Unprecedented research has shown how some proteins that form the surface of the coronavirus may be playing a key role in the high replication capacity of some of its variants.
The main protein involved in this function is non-structural 6 (NSP6), which, when mutated, ends up creating a better connection between structures involved in the multiplication process of Sars-CoV-2 and the host cell. Others involved are NSP3 and NSP4.
This more “refined” connection between the compartment containing the virus inside the cell and other cellular components also works by preventing the organism’s natural defense against the invader, so it guarantees greater replicative success.
Among the variants of concern (VOCs) that carry this mutation are alpha, gamma (which emerged in Manaus), lambda and the subvariant BA.2, of the omicron, which is already prevalent in Brazil.
The discovery was published in an article in the journal Nature, the most prestigious in the scientific world, on the 12th.
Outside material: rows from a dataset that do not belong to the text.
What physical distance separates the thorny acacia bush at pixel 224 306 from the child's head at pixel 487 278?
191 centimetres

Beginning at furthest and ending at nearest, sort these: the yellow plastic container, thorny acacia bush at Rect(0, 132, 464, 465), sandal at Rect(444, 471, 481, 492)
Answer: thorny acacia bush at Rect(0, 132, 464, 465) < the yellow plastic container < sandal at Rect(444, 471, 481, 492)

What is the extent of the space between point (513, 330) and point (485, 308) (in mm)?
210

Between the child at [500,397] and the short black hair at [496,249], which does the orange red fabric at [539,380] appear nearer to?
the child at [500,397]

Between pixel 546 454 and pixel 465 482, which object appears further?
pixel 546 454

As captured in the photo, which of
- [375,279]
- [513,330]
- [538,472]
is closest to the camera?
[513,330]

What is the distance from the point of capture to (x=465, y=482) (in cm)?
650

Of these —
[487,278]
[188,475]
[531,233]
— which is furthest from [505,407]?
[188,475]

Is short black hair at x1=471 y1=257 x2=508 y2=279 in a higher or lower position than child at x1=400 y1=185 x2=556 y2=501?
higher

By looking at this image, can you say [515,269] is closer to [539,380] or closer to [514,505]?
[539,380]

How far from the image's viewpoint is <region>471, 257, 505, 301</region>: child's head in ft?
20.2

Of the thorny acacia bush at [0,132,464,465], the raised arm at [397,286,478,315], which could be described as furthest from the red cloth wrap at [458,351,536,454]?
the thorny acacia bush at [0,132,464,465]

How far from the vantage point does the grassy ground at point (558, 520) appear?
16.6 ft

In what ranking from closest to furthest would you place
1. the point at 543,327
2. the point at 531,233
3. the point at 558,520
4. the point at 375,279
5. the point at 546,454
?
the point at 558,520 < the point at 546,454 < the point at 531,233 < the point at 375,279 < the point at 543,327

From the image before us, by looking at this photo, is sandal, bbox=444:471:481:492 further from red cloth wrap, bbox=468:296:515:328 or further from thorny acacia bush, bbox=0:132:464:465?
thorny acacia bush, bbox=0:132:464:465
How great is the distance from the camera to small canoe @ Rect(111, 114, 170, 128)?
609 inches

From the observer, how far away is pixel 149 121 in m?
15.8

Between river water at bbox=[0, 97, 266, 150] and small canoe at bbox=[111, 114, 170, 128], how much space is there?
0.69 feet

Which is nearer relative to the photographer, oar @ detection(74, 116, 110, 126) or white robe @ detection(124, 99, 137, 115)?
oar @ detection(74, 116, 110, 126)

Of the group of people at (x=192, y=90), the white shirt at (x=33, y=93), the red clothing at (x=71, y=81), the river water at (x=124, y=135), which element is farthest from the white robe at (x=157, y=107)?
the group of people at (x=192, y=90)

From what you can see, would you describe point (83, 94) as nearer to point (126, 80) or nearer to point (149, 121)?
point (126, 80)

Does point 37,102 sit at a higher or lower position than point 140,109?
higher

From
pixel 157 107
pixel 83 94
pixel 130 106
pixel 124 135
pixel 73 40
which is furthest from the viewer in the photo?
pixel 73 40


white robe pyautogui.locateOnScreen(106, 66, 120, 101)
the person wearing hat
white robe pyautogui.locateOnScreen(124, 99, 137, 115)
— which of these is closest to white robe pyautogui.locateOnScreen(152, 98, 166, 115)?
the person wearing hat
The research is the result of a collaboration between scientists from the Instituto Oswaldo Cruz, at Fiocruz, in Rio de Janeiro, and the Instituto Telethon de Genética e Medicine (Tigem), in Naples, Italy.
To investigate the cellular mechanisms involved in the multiplication of the coronavirus within our body, the researchers sought to understand the relationship of NSP6 with structures present in all our cells that end up being sequestered for the process of synthesis of Sars-CoV-2.
Among them are the replicative double membrane vesicle, which is a kind of bag in which the virus will make the synthesis of its genetic material in the cell (protected from the cellular external environment), the endoplasmic reticulum, whose function is to produce various molecules such as lipids and proteins essential for cellular processes, and lipid corpuscles, which are lipid (fat) rich structures within cells.
Basically, NSP6 can act by organizing and creating more efficient communication channels between the replicative vesicle (where the viral genome is) and the two other structures.
“The virus, when it invades the cell, it uses the machinery present in the host cells to carry out its replication process, and the Sars-CoV-2 coronavirus, as well as other viruses, does this process in places that are the vesicles of As these vesicles need components to form, this is where the communication provided by NSP6 works, organizing this replicative process”, explains PatrĂcia Bozza, head of the Immunopharmacology Laboratory at the Oswaldo Cruz Institute and one of the authors of the study.
Furthermore, NSP6 manages to filter the passage of lipids from the endoplasmic reticulum to the cytoplasm, but prevents the passage of proteins that could recognize the invader and attack it inside the cell.
“This communication, therefore, is carried out in a way that favors the passage of lipids, which are necessary for replicative vesicles, but restricting some other proteins. This is one of the mechanisms that can act in this greater replication”, he said.
Also according to the researcher, the deletion of a final part of NSP6 (more specifically three amino acids, which are the units that form proteins), manages to offer a better arrangement, organizing the replicative organelles in clusters composed of 15 units. Without this deletion, the number of units per bunch dropped to three, in addition to having an irregular shape.
“The observation we made comparing the different variants that carry this mutation with the original form from Wuhan is that this mutation arose independently in the strains and was selected because it confers an advantage, or gain in function, for the virus,” he says.
The research developed by scientists is called basic, that is, it started from an investigation to understand the functioning of a certain process. However, Bozza explains that knowing such targets can help, in the future, to develop more effective therapies against Sars-CoV-2.
“The study sought to understand which are the important elements for the virus to establish and replicate in the cell, but this is also relevant to understand which targets act in replication both from the point of view of the virus and the host cell, being able to develop antivirals that act on these mechanisms”, he adds.